For each entry below, output it exactly as it stands.

━━━━━━━━━━━━━━━━━━━━

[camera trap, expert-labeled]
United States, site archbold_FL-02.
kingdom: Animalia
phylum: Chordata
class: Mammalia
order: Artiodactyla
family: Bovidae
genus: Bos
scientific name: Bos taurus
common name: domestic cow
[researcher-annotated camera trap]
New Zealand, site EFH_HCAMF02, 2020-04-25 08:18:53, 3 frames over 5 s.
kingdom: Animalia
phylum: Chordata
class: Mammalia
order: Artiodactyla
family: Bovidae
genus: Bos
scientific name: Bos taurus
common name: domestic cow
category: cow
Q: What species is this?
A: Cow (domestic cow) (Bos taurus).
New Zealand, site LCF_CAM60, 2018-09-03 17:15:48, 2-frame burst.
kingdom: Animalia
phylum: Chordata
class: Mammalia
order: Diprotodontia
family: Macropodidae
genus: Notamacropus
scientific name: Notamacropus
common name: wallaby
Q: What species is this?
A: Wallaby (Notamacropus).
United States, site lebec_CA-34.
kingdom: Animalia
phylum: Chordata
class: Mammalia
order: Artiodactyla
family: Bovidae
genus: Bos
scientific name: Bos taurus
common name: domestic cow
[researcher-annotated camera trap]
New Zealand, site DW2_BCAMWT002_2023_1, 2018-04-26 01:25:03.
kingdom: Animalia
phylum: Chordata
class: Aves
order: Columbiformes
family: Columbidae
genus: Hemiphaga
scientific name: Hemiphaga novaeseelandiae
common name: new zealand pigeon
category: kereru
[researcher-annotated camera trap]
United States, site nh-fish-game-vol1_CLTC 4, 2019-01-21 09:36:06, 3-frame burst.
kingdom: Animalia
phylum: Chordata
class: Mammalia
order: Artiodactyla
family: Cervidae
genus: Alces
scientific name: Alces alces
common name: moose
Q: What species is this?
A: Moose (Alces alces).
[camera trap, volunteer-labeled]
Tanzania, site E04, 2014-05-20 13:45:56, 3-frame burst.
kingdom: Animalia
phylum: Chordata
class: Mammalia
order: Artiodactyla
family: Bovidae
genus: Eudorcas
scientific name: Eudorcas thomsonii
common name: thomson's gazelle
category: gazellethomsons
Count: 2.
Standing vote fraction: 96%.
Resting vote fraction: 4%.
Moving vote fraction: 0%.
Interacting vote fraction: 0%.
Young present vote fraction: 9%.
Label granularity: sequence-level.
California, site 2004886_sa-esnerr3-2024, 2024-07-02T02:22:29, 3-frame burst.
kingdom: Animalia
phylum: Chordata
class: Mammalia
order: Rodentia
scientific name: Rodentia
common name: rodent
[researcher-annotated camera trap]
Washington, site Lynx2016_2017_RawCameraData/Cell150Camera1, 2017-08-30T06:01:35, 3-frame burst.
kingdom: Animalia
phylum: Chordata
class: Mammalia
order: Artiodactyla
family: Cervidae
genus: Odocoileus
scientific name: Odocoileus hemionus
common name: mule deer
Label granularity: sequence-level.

━━━━━━━━━━━━━━━━━━━━

**Answer below**.
[camera trap, expert-labeled]
United States, site archbold_FL-02.
kingdom: Animalia
phylum: Chordata
class: Mammalia
order: Artiodactyla
family: Bovidae
genus: Bos
scientific name: Bos taurus
common name: domestic cow
[researcher-annotated camera trap]
New Zealand, site EFH_HCAMF02, 2020-04-25 08:18:53, 3 frames over 5 s.
kingdom: Animalia
phylum: Chordata
class: Mammalia
order: Artiodactyla
family: Bovidae
genus: Bos
scientific name: Bos taurus
common name: domestic cow
category: cow
Q: What species is this?
A: Cow (domestic cow) (Bos taurus).
New Zealand, site LCF_CAM60, 2018-09-03 17:15:48, 2-frame burst.
kingdom: Animalia
phylum: Chordata
class: Mammalia
order: Diprotodontia
family: Macropodidae
genus: Notamacropus
scientific name: Notamacropus
common name: wallaby
Q: What species is this?
A: Wallaby (Notamacropus).
United States, site lebec_CA-34.
kingdom: Animalia
phylum: Chordata
class: Mammalia
order: Artiodactyla
family: Bovidae
genus: Bos
scientific name: Bos taurus
common name: domestic cow
[researcher-annotated camera trap]
New Zealand, site DW2_BCAMWT002_2023_1, 2018-04-26 01:25:03.
kingdom: Animalia
phylum: Chordata
class: Aves
order: Columbiformes
family: Columbidae
genus: Hemiphaga
scientific name: Hemiphaga novaeseelandiae
common name: new zealand pigeon
category: kereru
[researcher-annotated camera trap]
United States, site nh-fish-game-vol1_CLTC 4, 2019-01-21 09:36:06, 3-frame burst.
kingdom: Animalia
phylum: Chordata
class: Mammalia
order: Artiodactyla
family: Cervidae
genus: Alces
scientific name: Alces alces
common name: moose
Q: What species is this?
A: Moose (Alces alces).
[camera trap, volunteer-labeled]
Tanzania, site E04, 2014-05-20 13:45:56, 3-frame burst.
kingdom: Animalia
phylum: Chordata
class: Mammalia
order: Artiodactyla
family: Bovidae
genus: Eudorcas
scientific name: Eudorcas thomsonii
common name: thomson's gazelle
category: gazellethomsons
Count: 2.
Standing vote fraction: 96%.
Resting vote fraction: 4%.
Moving vote fraction: 0%.
Interacting vote fraction: 0%.
Young present vote fraction: 9%.
Label granularity: sequence-level.
California, site 2004886_sa-esnerr3-2024, 2024-07-02T02:22:29, 3-frame burst.
kingdom: Animalia
phylum: Chordata
class: Mammalia
order: Rodentia
scientific name: Rodentia
common name: rodent
[researcher-annotated camera trap]
Washington, site Lynx2016_2017_RawCameraData/Cell150Camera1, 2017-08-30T06:01:35, 3-frame burst.
kingdom: Animalia
phylum: Chordata
class: Mammalia
order: Artiodactyla
family: Cervidae
genus: Odocoileus
scientific name: Odocoileus hemionus
common name: mule deer
Label granularity: sequence-level.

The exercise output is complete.